TESTO FORNITO:
******

La prima modernità è caratterizzata da una crescente autonomia del processo di produzione di conoscenza scientifica rispetto ad altre funzioni sociali (Luhmann [1981]2008, 143ff.; 1990, 271ff.). La possibilità di ottenere nuovo sapere (o un sapere migliore rispetto a quello messo a disposizione dal passato) reagisce a se stessa, con la conseguenza che la differenza fra ciò che è già noto e ciò che è ancora ignoto struttura in modo ricorsivo la riproduzione di conoscenza scientifica. L’uomo di lettere che cerca quello che altri non hanno trovato finisce per trovare quello che altri non hanno cercato (Bartoli [1645]1845, 87). Sapere e non sapere aumentano così contemporaneamente: una nuova scoperta aumenta l’ignoranza su ciò che è stato scoperto e incoraggia a proseguire la ricerca. Questa ricorsività fa saltare l’idea che la verità sia lo scopo della scienza: nella produzione di conoscenza scientifica ogni risultato, ogni punto di arrivo, è soltanto il presupposto, il punto di partenza, per ulteriore ricerca scientifica. Agli scienziati (Bartoli [1645]1845, 202) servono «di principii quelle [conoscenze] che ad altrui furono conseguenze», così ciascuno comincia a cercare dove gli altri, cercando, cessarono di indagare.
Tra gli effetti di questa chiusura ricorsiva della riproduzione di sapere c’è una rivalutazione di ciò che è nuovo. La massa crescente di libri che si accumulano nelle biblioteche non deve scoraggiare il ricercatore con l’impressione che «il n’y a plus rien à faire dans le sciences». Piuttosto, chi pubblica dovrebbe farlo allo scopo di «exciter ceux qui viennet après eux à joindre de nouvelles connoissances aux leurs», sia in vista dell’aumento, sia in vista del miglioramento del sapere (La Mothe Le Vayer 1668, 114 enfasi aggiunta). Quelle dunque che altri deplorano come «vaines curiosités de savoir» che hanno l’effetto di «irriter la cupidité» del lettore erudito (Bossuet [1731]1836, 472a enfasi aggiunta), sono per molti piuttosto uno stimolo a indagare l’ignoto, preferendo senza esitazione il sapere nuovo a quello vecchio.

******

COSA FARE:
Cita alla lettera il brano del testo fornito che comincia con "Tra gli effetti" e va avanti fino a "a quello vecchio.". Il materiale qui sotto è separato dal testo fornito.

******

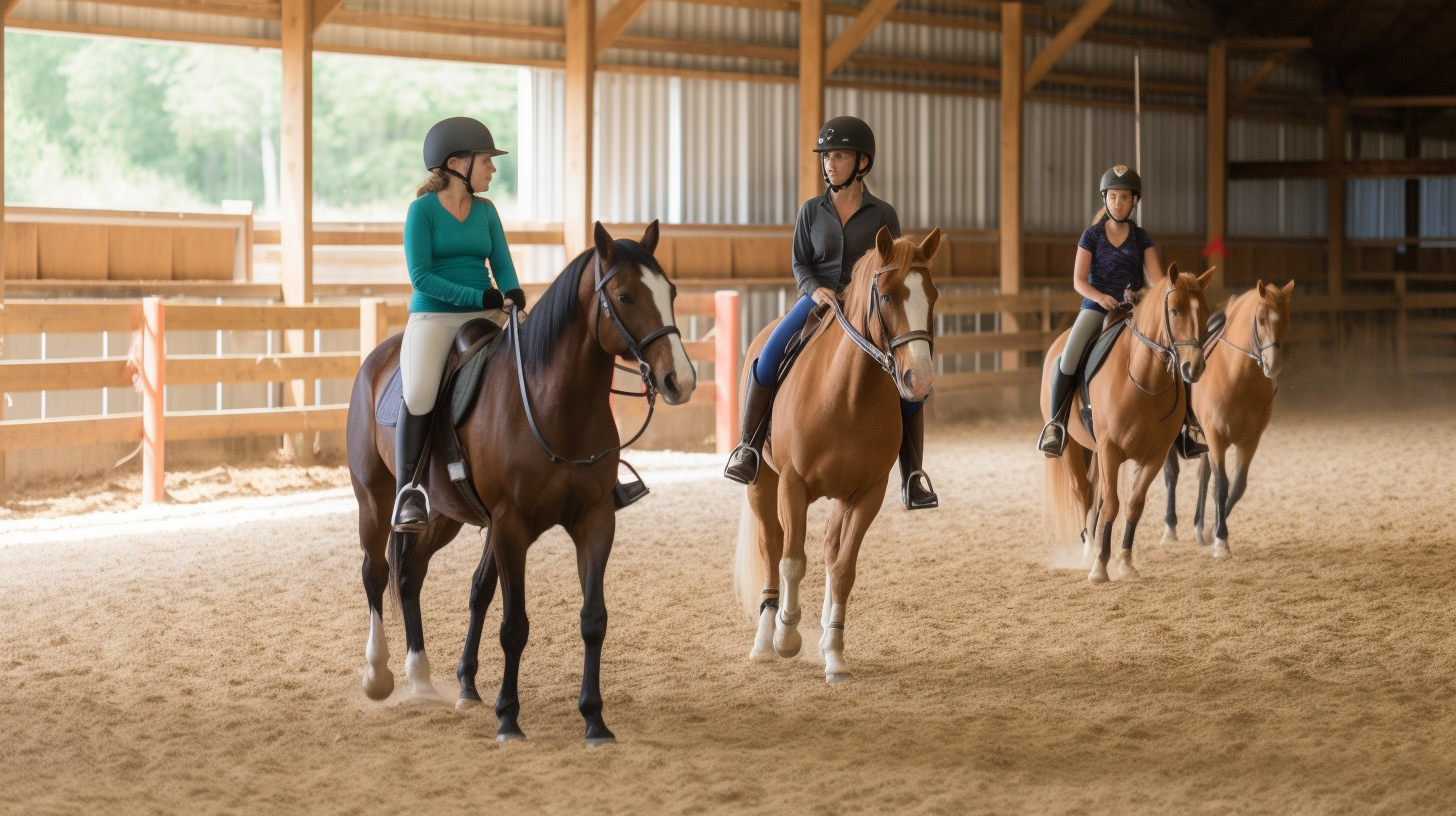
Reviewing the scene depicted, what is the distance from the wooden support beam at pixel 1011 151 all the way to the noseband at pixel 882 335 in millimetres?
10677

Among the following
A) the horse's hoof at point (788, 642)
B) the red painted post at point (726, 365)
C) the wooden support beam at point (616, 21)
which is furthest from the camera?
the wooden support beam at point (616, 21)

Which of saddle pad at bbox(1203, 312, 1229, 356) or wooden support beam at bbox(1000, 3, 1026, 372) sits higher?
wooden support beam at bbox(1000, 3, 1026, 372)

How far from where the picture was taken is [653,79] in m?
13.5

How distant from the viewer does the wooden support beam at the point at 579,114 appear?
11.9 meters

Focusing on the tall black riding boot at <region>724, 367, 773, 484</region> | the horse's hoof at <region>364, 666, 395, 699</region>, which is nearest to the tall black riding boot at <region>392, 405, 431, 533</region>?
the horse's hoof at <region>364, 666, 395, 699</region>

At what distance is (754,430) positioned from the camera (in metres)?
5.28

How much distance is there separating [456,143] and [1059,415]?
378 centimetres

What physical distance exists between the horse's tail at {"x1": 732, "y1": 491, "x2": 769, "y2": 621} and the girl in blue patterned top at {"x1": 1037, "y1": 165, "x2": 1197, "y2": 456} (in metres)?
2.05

******

SOLUZIONE:
Tra gli effetti di questa chiusura ricorsiva della riproduzione di sapere c’è una rivalutazione di ciò che è nuovo. La massa crescente di libri che si accumulano nelle biblioteche non deve scoraggiare il ricercatore con l’impressione che «il n’y a plus rien à faire dans le sciences». Piuttosto, chi pubblica dovrebbe farlo allo scopo di «exciter ceux qui viennet après eux à joindre de nouvelles connoissances aux leurs», sia in vista dell’aumento, sia in vista del miglioramento del sapere (La Mothe Le Vayer 1668, 114 enfasi aggiunta). Quelle dunque che altri deplorano come «vaines curiosités de savoir» che hanno l’effetto di «irriter la cupidité» del lettore erudito (Bossuet [1731]1836, 472a enfasi aggiunta), sono per molti piuttosto uno stimolo a indagare l’ignoto, preferendo senza esitazione il sapere nuovo a quello vecchio.